I created two different collages using the pencil drawing as a template. The collage papers were anything that came to hand that was the right colour, and included newspaper, tissue paper and coloured cartridge paper. I used spray mount to stick the layers of collage to the images.
The first image uses two different coloured backdrawing layers; one black and one opaque white. It’s the first time I’d used the Intaglio opaque white, and was far too faint to use for backdrawing. You can only really see it on the black rectangle of paper.
I liked the effect of the backdrawing on the tissue paper which created a softer line with a kind of smudge. I added a final layer of white highlights using a white acrylic pen.
I deliberately worked right up to the border on both of these images.
The second collage used similar techniques but I didn’t use a white backdrawing layer and added some liquid watercolor retouching.
Research point – contemporary printmakers who rely heavily on texture in the prints
Find some contemporary printmakers who rely heavily on texture in the prints.
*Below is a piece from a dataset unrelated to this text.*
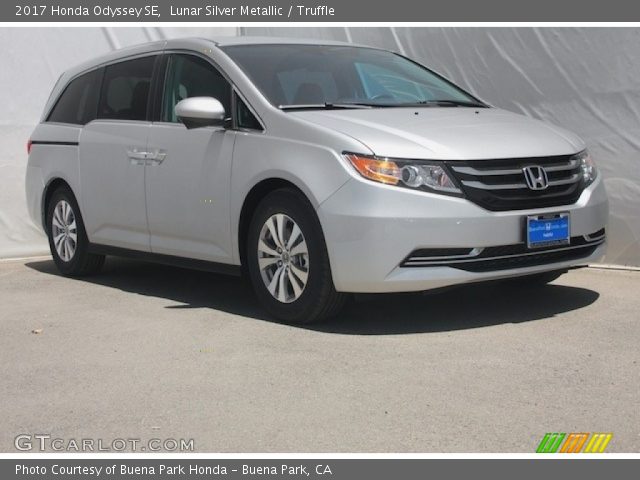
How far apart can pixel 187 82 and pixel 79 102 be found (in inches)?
61.7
What sort of textures have they used to create effects? How well has it worked?
I’ve selected Jim Anderson as the printmaker who uses alot of texture in some of his prints. I’ve chosen him because I can relate strongly to the narrative and visually engaging pictures; these are highly inventive combination prints that tell a story.
Typically he will use four or five different print techniques in a single image. He makes his own paper and experiments with many different ‘ingredients’, which means that the home made paper already has alot of texture and colour before any printing is applied; this is a key part of the visual ‘feel’.
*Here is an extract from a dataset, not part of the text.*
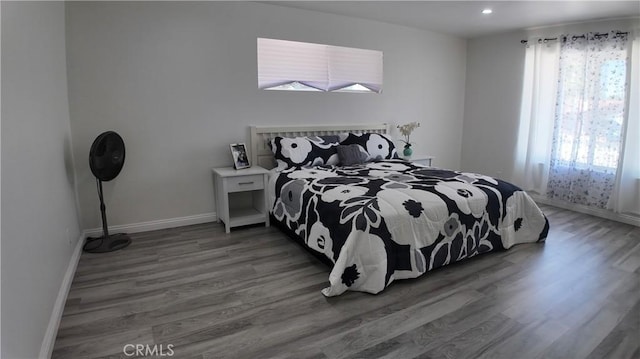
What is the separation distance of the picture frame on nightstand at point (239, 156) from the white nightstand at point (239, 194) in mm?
67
The different print techniques (e.g. collagraph, linocut, stencil), all have their own qualities and strengths. In an interview he says, “My aim is not to produce identical images but to achieve surprisingly painterly effects”.
I think the texture in the prints works well by adding to the strength of the images. It serves a number of purposes:
- The prints have a very specific feel – a kind of tone of voice
- The heavy texture in the background combined with colour reinforces the content hierarchy, with focus usually centred on a figure in the act of doing something
- The texture gives depth and another level of interest to the images
What went well
- Drawing the teapot still life using charcoal and pastel, which are quite loose and expressive mediums gave me a strong feel for how I should use the ink on the monoprint plate, which is equally free and expressive.
- I really like the teapot still life print. The strength and depth of colour and strong use of texture, particularly the use of white spirit to dissolve away some of the ink and create a ‘splatter’ effect work really well.
- The visual distortion and use of colour provide a cohesive composition and content hierarchy.
- I was please with the multi layering of stencils and backdrawing on the commuter print. The colour and texture work nicely to provide a sense of depth. I used the backdrawing to add tone as well as line, and this also worked well.
- The mixed media approach to the Chiswell Street prints have potential; I like the way the ink takes to the tissue paper, and the misalignment between the collage and line creates and interesting effect.
What would I do differently/better
- I don’t think the Chiswell Street images work as a whole, but I can see a lot of potential in the technique; this is something for me to explore in the future.
- The opaque white Intaglio ink didn’t work for backdrawing at all – not to be repeated.